JAPÃO > No Japão, a maioridade penal é aos 20 anos. Adolescentes entre 14 e 20 anos são enviados a uma “corte infantil”. Crimes mais sérios são mandados a promotores, que podem pedir uma pena mais severa
ESCANDINÁVIA > Em toda a região, a idade de responsabilidade criminal é 15 anos, mas os adolescentes de até 18 anos são enviados a um sistema de justiça baseado em serviços sociais. Encarceramento só vale como último recurso
REINO UNIDO > Embora a idade mínima de responsabilidade penal seja 10 anos, a privação de liberdade só é permitida a partir dos 15. O tratamento é diferente do reservado a adultos, e jovens de até 18 anos são enviados a centros especiais de aprisionamento
FRANÇA > Entre 13 e 18 anos, os jovens têm uma presunção relativa de irresponsabilidade penal. Até os 16, há uma diminuição obrigatória da pena, e até os 18 é uma decisão do juiz
COM A PALAVRA, OS LEITORES
Perguntamos aos fãs de Galileu no Facebook o que eles acham da PEC 171. Confira as melhores respostas
A FAVOR:
Como medida a curto prazo, sou a favor. Mas, como dizia Pitágoras , “educai as crianças, e não será preciso punir os homens”.
— Thales Bruno
Hoje em dia os adolescentes amadurecem mais rapidamente, estão cientes do que é certo e do que é errado. A redução da maioridade penal não é a solução ideal, mas é a mais urgente e fácil de ser aplicada.
— Alex Nery
A favor! Cresci em um bairro pobre e que hoje é muito violento. Vi crianças sendo aliciadas e usadas no tráfico e em outros crimes horríveis. Depois de adultas, essas ex-crianças eram capazes dos crimes mais cruéis, e também utilizavam crianças. Certas da impunidade, darão continuidade ao ciclo.
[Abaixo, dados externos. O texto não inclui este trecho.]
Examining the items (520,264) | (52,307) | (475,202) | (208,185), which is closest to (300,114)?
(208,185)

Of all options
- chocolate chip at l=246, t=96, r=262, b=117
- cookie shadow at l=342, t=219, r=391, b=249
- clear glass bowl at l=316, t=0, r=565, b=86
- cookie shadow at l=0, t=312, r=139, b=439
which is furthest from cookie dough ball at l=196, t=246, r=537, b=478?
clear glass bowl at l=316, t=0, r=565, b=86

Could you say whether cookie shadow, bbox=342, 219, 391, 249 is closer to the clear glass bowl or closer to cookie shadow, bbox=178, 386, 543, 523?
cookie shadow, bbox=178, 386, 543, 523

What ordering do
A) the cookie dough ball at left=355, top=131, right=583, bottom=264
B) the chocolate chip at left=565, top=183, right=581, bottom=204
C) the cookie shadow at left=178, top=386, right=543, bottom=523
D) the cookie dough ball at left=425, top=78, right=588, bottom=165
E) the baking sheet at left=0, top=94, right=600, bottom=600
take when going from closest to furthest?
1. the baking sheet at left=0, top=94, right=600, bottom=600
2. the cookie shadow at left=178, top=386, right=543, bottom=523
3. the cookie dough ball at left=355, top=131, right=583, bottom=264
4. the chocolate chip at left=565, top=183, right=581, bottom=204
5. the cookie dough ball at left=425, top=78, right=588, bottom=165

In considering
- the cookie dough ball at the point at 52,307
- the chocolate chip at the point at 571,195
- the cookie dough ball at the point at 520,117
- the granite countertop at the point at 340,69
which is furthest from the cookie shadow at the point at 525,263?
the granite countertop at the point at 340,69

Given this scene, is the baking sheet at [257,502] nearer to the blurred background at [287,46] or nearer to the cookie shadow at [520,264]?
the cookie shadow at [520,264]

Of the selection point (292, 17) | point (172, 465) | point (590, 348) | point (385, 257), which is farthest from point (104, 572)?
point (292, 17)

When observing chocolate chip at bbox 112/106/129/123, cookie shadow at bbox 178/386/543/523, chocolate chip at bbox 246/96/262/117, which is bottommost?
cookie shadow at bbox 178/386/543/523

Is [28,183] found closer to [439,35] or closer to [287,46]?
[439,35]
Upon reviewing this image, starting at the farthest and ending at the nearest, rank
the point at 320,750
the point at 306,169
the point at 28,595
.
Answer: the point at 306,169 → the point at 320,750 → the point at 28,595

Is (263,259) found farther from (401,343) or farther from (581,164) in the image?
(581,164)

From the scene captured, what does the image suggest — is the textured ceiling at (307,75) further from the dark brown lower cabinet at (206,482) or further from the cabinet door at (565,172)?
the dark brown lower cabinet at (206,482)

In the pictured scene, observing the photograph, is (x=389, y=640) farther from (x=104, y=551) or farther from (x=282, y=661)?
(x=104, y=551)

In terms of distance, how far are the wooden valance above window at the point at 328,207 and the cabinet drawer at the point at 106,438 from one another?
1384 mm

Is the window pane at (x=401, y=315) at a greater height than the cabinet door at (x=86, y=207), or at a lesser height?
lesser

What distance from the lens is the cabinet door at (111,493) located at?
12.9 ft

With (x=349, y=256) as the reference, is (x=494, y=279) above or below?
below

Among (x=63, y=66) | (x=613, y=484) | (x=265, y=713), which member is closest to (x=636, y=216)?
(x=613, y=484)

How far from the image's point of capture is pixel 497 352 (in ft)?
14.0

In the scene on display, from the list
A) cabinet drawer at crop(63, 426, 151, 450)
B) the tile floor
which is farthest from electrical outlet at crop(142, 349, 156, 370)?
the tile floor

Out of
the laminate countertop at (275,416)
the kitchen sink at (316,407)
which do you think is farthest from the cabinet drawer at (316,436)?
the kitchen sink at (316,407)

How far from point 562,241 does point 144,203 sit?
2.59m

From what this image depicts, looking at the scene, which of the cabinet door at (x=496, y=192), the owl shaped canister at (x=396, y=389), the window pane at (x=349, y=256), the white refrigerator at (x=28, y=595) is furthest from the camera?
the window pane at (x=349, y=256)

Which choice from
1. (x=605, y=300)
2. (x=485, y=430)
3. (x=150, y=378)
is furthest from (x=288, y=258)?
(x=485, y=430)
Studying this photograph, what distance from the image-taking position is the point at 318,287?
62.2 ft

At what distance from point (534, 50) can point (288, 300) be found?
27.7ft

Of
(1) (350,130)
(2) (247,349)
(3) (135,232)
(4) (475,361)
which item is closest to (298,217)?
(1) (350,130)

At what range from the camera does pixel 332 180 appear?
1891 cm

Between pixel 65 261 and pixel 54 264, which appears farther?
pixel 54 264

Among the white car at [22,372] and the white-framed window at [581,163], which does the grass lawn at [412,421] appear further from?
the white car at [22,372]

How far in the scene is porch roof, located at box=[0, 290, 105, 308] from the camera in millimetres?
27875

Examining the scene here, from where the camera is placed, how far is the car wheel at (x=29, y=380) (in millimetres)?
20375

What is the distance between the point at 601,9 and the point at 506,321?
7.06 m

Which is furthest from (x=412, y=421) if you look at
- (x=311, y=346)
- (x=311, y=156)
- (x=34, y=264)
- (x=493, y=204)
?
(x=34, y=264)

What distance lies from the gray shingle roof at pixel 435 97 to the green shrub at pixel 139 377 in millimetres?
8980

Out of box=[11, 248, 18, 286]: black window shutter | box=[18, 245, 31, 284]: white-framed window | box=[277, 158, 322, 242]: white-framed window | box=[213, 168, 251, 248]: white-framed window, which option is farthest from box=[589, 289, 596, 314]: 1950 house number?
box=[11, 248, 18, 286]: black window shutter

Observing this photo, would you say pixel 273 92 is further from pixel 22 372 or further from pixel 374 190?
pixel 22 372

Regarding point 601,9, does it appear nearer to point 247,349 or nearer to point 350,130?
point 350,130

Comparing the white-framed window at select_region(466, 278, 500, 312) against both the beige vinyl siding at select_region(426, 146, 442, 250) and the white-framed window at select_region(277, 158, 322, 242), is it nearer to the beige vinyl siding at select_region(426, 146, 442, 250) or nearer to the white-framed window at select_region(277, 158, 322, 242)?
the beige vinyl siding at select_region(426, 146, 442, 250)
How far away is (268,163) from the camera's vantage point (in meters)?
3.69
— Mariane Fernandes Machado
CONTRA:
Maioridade penal é irrelevante quando mais de 90% dos assassinatos no Brasil ficam sem solução. O Estado é ineficiente na investigação de crimes graves. E reduzir ou não a maioridade penal não vai mudar isso.
— Wellton Enishi
A redução da maioridade penal é mais uma lei que só serve para inflar o direito penal e dar à sociedade uma sensação de que “agora vai ficar tudo bem”. O famoso direito penal simbólico.
— Danielle A. Camisão
Redução da maioridade penal é o reflexo do momento por que passa o nosso sistema político, utilizando-se da opinião pública pra instituir uma lei que tira do Estado a responsabilidade de educar a juventude e a joga nos braços do tráfico.